と荒々しく云えば、恨めし気にじっと見つめて、帰っていった。


 それから月日が過ぎて、翌年の三月十八日、

「去年の今日は気味が悪いことがあったナア」

 美僧がかの女の件を思い出していると、それから急に寒気がしてきて、尋常でない心地になったかと思えば、熱病にかかり、大変な苦しみとなった。

 医術を尽くしたのだが、そのしるしも見えない。


 ここに、大納言殿の御家の所縁のある山に、密言院という僧がいた。

 密言院が来て、

「山の行者に加持の協力を頼みましょう。もしや人の霊などの成す業かもしれません。そうであれば、験も見えるでしょう」

 そう勧められたのを幸いと思い、密言院を御使に立てて、無動寺の一条院聖教坊の修験者を喚び寄せ、頼ることにした。


 しかし、密言院と修験者は、七日間加持し続けたが何の験もなかったので、空しく山へと帰っていった。

 美僧の苦しみはさらに増すばかり。

「今一度、七日の加持をしてくだされ」

 大納言殿の家の者が頼むので、密言院は、

「元より大法秘法を修すれば、憑き物が退くこともあるだろう。但し御子の御命は危うくなるかもしれません」

 そう云って渋る。

「何も苦しいとは思いません。憑き物が落ちるのであれば」

 大納言殿が頻りに頼むこと二度三度に及んだので、

「そこまでおっしゃるなら」

 密言院は承諾し、再び修験者を喚び寄せた。


 大修法の加持を開始して三日、美僧の病は少し持ち直した。

 そこで二人の僧は、

「何でも御心当たりのあることを、包み隠さずおっしゃってください」

 しつこく問うたので、美僧は去年の女の件を語った。

「その女が憑き物の正体であること、疑いありません」

 密言院と修験者が肝胆を砕いて祈祷すれば、

「あな苦しや、堪えがたや、今は何を隠そう、我は六角通の何某という、糸屋の娘でございます。去年の春頃、ふと彼をお見掛けしてから、心乱れて、枠形がない糸筋のように絡み合って解けない気持ちに明け暮れて、流れる涙の淵に伏し沈み、はや年も越えて行き、新玉の春の日の長き恋衣、一夜枕を重ねれば、焦がれし胸の煙りも少しは晴らす方もありましょう。されどこの心を報せ奉ることさえできず、心の誘われるまま、今ここに迷い出ていたのです。御祈祷のあまりの恐ろしさに、今より後は参るまじ」

 乗り移られた美僧は、涙をはらはらと流して語っていたが、程なく憑き物から覚めた。

 二人の僧はこれに力を得て。病人の部屋にひしひしと札を貼り、部屋の一方を開けて、また来るのを待ち構えた。

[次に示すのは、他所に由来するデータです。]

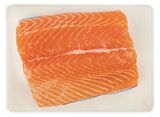 Изображение товара Лосось охлажденный филе на коже, вес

 案の定、美僧はまた一層物狂いとなったので、開けていた一方にも札を貼って逃げ道を塞ぎ、祈祷によって責めに責め苛めば、

「堪えがたや、悲しや、今ここを離れれば、我が命も切れてしまいます」

 美僧の口を借りてさめざめと泣く。

「真の姿を顕せ。従わねば、何と云おうが帰すまいぞ」

 二人の僧が厳しく責めれば、

「あな恥ずかしや、それだけはお許しくださいませ」

「いいや、ならぬ」

 女の霊が何と許しを乞おうが、厳しく責め立てた。

「この上は力なし。そうであれば、我が姿をお見せしましょう」

 ついに観念すると、美僧の懐から鼬が走り出て、部屋の方々を走り回る。

 そこで部屋の一方の札を剥がせば、そこから鼬は出て行った。

 逃げた跡にまた札を貼れば、病悩は忽ちに平癒した。

 美僧は一時ばかり寝てから、夢の覚めたような心地になって本復した。


 六角通に人を遣って尋ねてみれば、その日その時に例の女は儚くなったとのことであった。

 誠に仏法の妙術はありがたきことである。